Fue su padre quien fue a abrir la puerta. Nerissa lo rodeó con los brazos, luego abrazó a su madre y entregó sus obsequios. Como siempre, éstos fueron recibidos efusivamente. Ella no probaba el alcohol y sólo bebía agua embotellada, pero entonces aceptó con mucho gusto una taza de té de Yorkshire. Podías acabar muy harta de que siempre te endilgaran agua adondequiera que fueras. Su madre siempre anunciaba la cena del mismo modo, y lo decía con un acento francés atroz. Si se hubiese desviado de esta práctica, Nerissa se hubiera preguntado qué le pasaba.

Mademoiselle est servie.

Sólo comía así cuando iba a casa de sus padres. El resto del tiempo picaba unas uvas y unas galletas de arroz japonesas en casa o comía ensalada verde en los restaurantes. A veces pensaba que era un milagro que sus tripas pudieran sobrellevar el choque de digerir una sopa espesa, panecillos con mantequilla, carne asada con patatas, pudin y coles de Bruselas sin efectos adversos. Su madre creía que ésa era su dieta habitual.

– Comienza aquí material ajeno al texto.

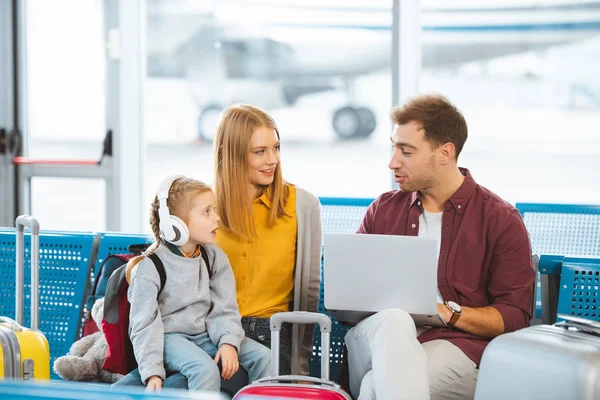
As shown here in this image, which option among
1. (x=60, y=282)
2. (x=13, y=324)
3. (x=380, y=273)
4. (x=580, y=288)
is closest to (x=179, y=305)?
(x=13, y=324)

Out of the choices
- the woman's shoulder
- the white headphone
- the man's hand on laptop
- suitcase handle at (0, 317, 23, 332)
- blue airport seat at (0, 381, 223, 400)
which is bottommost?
suitcase handle at (0, 317, 23, 332)

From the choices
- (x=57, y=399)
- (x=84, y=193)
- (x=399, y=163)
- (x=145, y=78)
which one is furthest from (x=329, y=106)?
(x=57, y=399)

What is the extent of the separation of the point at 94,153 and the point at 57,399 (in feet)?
14.6

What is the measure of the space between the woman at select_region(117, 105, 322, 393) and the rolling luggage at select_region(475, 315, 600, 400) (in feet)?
2.51

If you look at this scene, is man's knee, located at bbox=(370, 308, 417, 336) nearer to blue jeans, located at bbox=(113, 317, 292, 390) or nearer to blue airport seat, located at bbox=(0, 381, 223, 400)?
blue jeans, located at bbox=(113, 317, 292, 390)

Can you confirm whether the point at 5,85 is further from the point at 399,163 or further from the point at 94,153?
the point at 399,163

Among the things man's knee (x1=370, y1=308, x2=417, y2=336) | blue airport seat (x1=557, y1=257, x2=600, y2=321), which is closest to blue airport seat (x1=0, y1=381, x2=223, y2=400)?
man's knee (x1=370, y1=308, x2=417, y2=336)

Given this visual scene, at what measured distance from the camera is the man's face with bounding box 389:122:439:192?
2.91 meters

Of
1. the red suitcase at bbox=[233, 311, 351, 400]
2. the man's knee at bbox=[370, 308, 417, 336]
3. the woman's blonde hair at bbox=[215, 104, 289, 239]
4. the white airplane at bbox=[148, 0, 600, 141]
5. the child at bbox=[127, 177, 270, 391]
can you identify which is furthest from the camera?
the white airplane at bbox=[148, 0, 600, 141]

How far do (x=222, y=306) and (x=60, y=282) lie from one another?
0.88 m

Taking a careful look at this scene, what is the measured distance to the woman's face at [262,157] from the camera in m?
2.91

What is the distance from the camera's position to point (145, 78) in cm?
554

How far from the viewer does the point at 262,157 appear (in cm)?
291

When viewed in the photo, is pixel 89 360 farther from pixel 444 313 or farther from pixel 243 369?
pixel 444 313
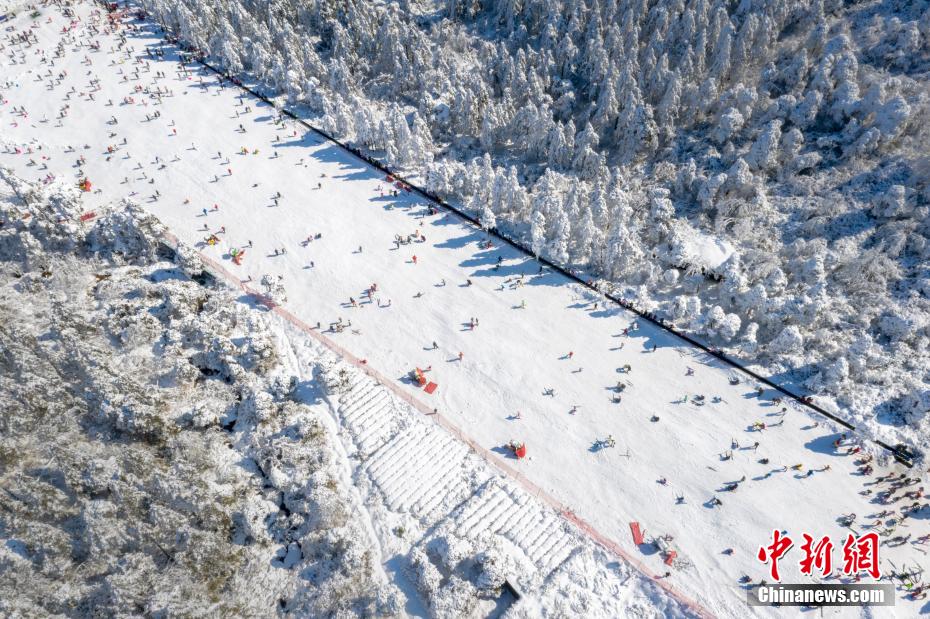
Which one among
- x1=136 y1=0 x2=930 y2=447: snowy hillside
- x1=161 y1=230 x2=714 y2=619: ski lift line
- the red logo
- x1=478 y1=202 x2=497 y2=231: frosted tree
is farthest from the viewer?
x1=478 y1=202 x2=497 y2=231: frosted tree

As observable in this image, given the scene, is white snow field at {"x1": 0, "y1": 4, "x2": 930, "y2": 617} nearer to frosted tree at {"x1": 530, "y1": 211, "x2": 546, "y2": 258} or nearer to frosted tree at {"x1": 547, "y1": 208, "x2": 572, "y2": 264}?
frosted tree at {"x1": 530, "y1": 211, "x2": 546, "y2": 258}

– Mi hija puede comer tanto como quiera -decía a sus amigas-. Nunca engorda ni un gramo.

Cuando llegaron a la fase de la carlota de manzana y el pastel Alaska, Nerissa le preguntó a su madre sobre sus vecinos. Tenían una gran amistad con esa familia, casi como si fueran primos.

– Están bien, creo -dijo su madre-. Hace días que no los veo mucho. Sé que Sheila tiene un nuevo trabajo… Ah, y que a Bill le han dado el alta en el hospital.

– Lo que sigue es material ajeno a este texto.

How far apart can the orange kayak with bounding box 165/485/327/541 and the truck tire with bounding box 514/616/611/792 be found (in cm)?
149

– Eso está muy bien -Nerissa se anduvo con pies de plomo-. ¿Y el hijo? ¿Aún vive en casa?

– ¿Darel? -intervino su papá-. Es un chico muy educado. Sigue viviendo en casa, pero Sheila me contó que va a comprarse un piso en Docklands. El muchacho dice que ya es hora de marcharse.

Nerissa no sabía si para ella era una buena o una mala noticia. Siempre que cenaba con sus padres esperaba que Darel Jones acudiera a su puerta para pedir un par de bolsitas de té o para devolver un libro prestado. Nunca lo hizo, aunque, según decía su madre, los Jones y ellos estaban constantemente «entrando y saliendo de sus respectivas casas». Pensó en él en la casa de al lado, mirando la televisión con sus padres, o tal vez hubiera salido con una chica. La segunda opción era la más probable para un joven muy atractivo y encantador de veintiocho años. Suspiró y acto seguido sonrió para evitar que sus padres se dieran cuenta.

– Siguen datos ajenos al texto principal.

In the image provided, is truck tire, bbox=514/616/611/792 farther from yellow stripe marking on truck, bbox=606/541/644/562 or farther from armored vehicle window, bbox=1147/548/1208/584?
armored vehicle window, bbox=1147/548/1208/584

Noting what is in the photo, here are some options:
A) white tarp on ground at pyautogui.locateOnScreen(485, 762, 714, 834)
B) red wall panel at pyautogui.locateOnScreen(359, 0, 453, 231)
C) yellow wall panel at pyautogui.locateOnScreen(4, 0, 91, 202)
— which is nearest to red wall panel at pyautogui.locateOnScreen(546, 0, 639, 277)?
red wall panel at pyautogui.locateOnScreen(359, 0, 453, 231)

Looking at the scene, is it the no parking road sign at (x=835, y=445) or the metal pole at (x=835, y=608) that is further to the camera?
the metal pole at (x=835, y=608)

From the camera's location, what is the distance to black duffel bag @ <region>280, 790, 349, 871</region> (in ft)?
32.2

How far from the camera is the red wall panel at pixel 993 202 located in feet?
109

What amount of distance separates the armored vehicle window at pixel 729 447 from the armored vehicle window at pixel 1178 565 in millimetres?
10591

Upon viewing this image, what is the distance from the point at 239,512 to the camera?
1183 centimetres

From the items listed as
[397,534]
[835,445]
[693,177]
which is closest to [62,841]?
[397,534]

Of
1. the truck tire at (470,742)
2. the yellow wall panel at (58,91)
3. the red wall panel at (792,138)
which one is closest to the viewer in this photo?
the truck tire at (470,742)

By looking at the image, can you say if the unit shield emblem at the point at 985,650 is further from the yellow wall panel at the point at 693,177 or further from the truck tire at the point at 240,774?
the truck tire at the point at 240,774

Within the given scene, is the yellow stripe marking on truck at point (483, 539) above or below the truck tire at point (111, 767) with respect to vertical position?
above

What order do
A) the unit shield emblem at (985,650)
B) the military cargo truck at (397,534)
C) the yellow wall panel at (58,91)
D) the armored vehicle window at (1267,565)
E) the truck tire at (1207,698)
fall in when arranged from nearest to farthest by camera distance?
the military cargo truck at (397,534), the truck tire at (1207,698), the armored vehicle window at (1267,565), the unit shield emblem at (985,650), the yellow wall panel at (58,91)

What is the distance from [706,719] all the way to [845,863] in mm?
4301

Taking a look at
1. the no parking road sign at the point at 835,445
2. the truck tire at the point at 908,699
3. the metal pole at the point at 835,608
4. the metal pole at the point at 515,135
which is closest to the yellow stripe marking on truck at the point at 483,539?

A Gwendolen rara vez la inquietaba la culpabilidad. En su opinión, ella llevaba, y siempre había llevado, una vida intachable de integridad absoluta. Ella consideraba que el hecho de entrar en el piso de un inquilino en su ausencia y explorarlo era un derecho del casero, y si además disfrutaba con ello, pues tanto mejor. El único inconveniente era que tenía que descansar y respirar profundamente entre tramo y tramo de escalera.